Synergistic improvement of nitrogen and phosphorus removal in constructed wetlands by the addition of solid iron substrates and ferrous irons.

ABSTRACT

Sanjiang Plain is intensively used for rice production, and ditch drainage diffuse pollution prevention is crucial. Groundwater, rich in Fe ions, is the main source of irrigation water in this region. In this study, pyrite and zero-valent iron (ZVI) (sponge iron and iron scraps) were used as substrates to identify the synergistic influence of exogenous Fe2+ addition and solid iron substrates on pollutant removal in constructed wetlands. Based on the results, iron substrates hardly improved the ammonia removal, mainly because of the physical structure and oxidation activity. At a hydraulic retention time longer than 8 h, the pollution removal efficiency in the zero-valent iron (ZVI) substrate treatment increased significantly, and the removal of nitrate (NO3 --N) and total phosphorus (TP) in the iron scrap substrate treatment reached about 60% and 70%, respectively. The high-throughput sequencing results showed a significant increase in the abundance of microorganisms involved in denitrification and phosphate accumulation in biofilms on ZVI substrates.
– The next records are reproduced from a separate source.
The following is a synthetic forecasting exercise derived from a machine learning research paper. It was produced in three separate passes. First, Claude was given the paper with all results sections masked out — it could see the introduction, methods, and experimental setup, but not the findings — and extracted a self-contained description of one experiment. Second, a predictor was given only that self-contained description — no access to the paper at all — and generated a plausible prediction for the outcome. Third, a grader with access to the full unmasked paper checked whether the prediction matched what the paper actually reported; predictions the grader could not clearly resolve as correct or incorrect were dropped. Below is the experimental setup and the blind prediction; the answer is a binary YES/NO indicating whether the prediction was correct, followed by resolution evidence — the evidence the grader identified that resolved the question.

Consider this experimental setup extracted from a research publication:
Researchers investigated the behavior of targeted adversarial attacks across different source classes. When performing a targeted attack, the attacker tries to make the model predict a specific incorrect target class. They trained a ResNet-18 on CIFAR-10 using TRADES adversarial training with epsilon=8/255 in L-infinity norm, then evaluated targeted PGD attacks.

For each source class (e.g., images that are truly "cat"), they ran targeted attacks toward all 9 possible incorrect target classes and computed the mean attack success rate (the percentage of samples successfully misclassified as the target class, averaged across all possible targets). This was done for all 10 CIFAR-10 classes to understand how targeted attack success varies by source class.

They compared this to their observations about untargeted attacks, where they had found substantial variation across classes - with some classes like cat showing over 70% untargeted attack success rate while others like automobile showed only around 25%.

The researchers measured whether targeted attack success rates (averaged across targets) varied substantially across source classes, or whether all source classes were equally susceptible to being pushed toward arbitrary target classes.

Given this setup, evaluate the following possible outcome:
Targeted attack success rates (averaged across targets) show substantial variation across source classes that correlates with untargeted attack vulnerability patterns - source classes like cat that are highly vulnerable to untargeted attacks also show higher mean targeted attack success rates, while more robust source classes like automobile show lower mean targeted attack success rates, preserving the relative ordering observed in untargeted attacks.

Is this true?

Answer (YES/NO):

The highest diversities of such microorganisms in biofilms on iron scraps were found for denitrifying bacteria (Pseudomonas), nitrate-reducing Fe (II)-oxidizing bacteria (Acidovorax), and Dechloromonas with autotrophic denitrification and phosphate accumulation, with a 43% cumulative abundance. Dechloromonas dominated in the iron sponge substrate treatment. The highest relative abundance of Acidovorax was found in the mixed iron substrate (pyrite, sponge iron, and iron scraps) treatment. The addition of ZVI substrate significantly improved the removal of NO3 --N and TP and reduced the hydraulic retention time through the continuous release of Fe2+ and the promotion of microbial growth. When designing constructed wetlands for treating paddy field drainage, the appropriate addition of iron scrap substrates is recommended to enhance the pollutant removal efficiency and shock load resistance of CWs.